Parvenir à entrer en contact, avec les deux acteurs centraux de notre étude de cas en Inde que sont l’ETN C&A et la Step, a nécessité un long et important travail. Différentes étapes ont été nécessaires :

- Choisir un pays, afin d’observer la mise en oeuvre des codes de conduite.

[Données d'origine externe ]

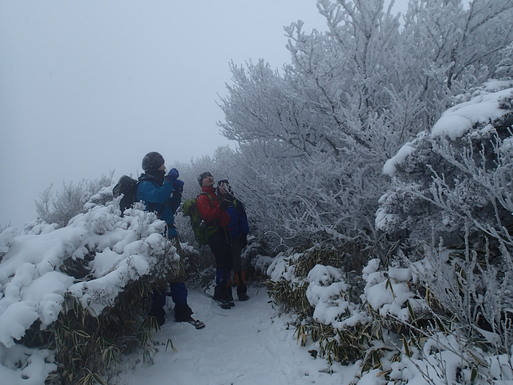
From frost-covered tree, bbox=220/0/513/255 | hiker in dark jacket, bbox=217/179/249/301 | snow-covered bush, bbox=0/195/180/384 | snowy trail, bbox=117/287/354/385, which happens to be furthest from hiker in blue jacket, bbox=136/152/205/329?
frost-covered tree, bbox=220/0/513/255

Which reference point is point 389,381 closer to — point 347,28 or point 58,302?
point 58,302

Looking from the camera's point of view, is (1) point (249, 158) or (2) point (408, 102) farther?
(1) point (249, 158)

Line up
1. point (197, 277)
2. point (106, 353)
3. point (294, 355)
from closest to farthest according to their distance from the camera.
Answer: point (106, 353) < point (294, 355) < point (197, 277)

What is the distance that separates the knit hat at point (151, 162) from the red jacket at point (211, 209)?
0.90 metres

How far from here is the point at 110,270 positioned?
3426 mm

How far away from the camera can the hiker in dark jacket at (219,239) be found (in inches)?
213

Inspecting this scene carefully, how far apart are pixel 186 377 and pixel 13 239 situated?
233 cm

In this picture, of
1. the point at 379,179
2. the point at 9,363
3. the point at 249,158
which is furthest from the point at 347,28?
the point at 9,363

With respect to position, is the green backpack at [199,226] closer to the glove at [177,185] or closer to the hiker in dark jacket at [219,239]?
the hiker in dark jacket at [219,239]

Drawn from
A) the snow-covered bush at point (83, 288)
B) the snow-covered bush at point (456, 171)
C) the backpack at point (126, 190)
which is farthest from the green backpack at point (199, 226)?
the snow-covered bush at point (456, 171)

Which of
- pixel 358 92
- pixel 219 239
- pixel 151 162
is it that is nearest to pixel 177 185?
pixel 151 162

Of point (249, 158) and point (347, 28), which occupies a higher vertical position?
point (347, 28)

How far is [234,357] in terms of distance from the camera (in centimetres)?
400

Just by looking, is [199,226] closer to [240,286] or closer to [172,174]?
[172,174]
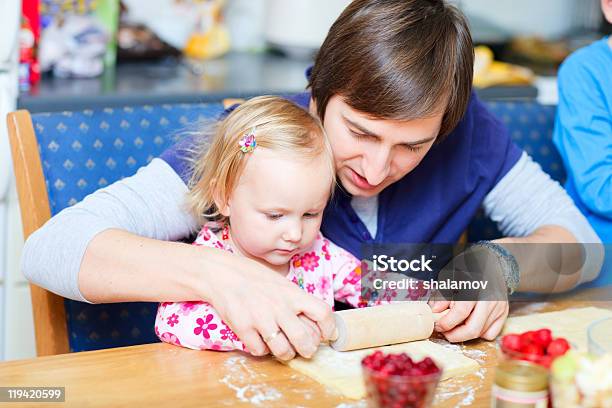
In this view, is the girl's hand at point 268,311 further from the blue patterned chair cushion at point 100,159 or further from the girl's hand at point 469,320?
the blue patterned chair cushion at point 100,159

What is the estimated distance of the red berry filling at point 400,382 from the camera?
95 centimetres

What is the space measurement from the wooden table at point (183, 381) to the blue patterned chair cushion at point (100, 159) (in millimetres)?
420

- Trouver les entreprises disposant d’un code de conduite et d’organismes de

- Trouver les adresses de ces entreprises. Ce qui n’est pas si évident même à l’heure d’Internet. Les entreprises contactées et qui ont refusé d’être étudiées étaient celles ayant une activité en Inde. Ces sont les suivantes: Nike Etats-Unis, La Redoute France, LES 3 suisses FRANCE, Levi Strauss & Co Etats Unis, IKEA SUEDE, H&M SUEDE, WEILLON SUISSE, SWITCHER SUISSE, BENETTON FRANCE, BENETTON ITALIE, ADIDAS ALLEMAGNE, ADIDAS FRANCE, IKEA FRANCE RESEBOOK ANGLETTERRE, C&a PARIS, C&A BElgique.

- Obtenir une réponse de la part des entreprises, même négative. Il est instructif de constater que seul Nike, aux Etats-Unis, et, Switcher, en Suisse, ont répondu. Seul, le PDG de Switcher s’est réjoui de l’attention qu’on lui portait, car il considère que les conditions de travail, chez ses sous-traitants, sont meilleures que chez ses concurrents. Il a donc ouvert grand les portes de Prem K, son principal sous-traitant en Inde. L’accord de l'ETN, C&A, donneur d'ordre des sous-traitants indiens, a été obtenu au cours d’un Workshop à Bruxelles, en mai 1999, organisé par l’IEPCE réunissant les représentants de l’Union Européenne, les ONG et les syndicats, les ETN et des organisations d’employeurs.